All Products
Search
Document Center

E-MapReduce:Test plan

Last Updated:Dec 12, 2024

This topic describes how to use TPC Benchmark DS (TPC-DS) to test the performance of online analytical processing (OLAP) queries.

Overview of TPC-DS

TPC-DS is a standard benchmark formulated by the Transaction Processing Performance Council (TPC), the most well-known organization that defines measurement benchmarks for data management systems. The measurement results of this benchmark are also published by TPC.

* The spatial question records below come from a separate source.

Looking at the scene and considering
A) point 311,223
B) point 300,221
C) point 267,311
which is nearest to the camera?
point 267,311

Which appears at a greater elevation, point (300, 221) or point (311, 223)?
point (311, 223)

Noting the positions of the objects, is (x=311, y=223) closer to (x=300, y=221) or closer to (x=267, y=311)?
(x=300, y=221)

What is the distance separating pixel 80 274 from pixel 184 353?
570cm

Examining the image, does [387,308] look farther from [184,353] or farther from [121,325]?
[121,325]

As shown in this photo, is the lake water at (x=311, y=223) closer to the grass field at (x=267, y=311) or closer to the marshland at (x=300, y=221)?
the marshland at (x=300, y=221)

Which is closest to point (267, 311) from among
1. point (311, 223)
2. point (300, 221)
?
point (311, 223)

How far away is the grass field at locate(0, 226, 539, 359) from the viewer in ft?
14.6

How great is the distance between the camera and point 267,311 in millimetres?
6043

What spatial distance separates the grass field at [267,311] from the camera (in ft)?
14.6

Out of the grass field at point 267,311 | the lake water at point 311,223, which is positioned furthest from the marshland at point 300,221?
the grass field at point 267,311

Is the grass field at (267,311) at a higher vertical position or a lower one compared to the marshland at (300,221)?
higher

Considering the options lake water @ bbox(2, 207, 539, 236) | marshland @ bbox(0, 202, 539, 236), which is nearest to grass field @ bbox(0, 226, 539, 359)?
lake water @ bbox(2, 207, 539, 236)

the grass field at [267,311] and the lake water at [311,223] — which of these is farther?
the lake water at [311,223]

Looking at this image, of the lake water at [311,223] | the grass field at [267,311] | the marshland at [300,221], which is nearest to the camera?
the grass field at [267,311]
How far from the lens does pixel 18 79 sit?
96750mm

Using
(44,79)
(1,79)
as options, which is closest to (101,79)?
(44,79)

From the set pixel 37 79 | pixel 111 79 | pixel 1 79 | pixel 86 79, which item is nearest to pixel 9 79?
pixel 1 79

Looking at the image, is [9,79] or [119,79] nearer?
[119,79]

In this test, a total of 99 complex SQL queries are tested against 24 tables in accordance with the TPC-DS benchmark test. The test focuses on the response time of each query, which is the amount of time required from submitting a query to receiving the returned results.

Note

The test in this example is performed based on the TPC-DS benchmark, but the test does not meet all requirements of the TPC-DS benchmark test. As a result, the test results in this example may not match the published results of the TPC-DS benchmark test.

Preparations

Prepare the basic environment and TPC-DS data that are required to test OLAP queries.

Note

To reduce the variables that may impact the test results, we recommend that you use new instances each time you perform a test, instead of upgrading or downgrading the specifications of existing instances.

Step

Description

  1. Create an Elastic Compute Service (ECS) instance.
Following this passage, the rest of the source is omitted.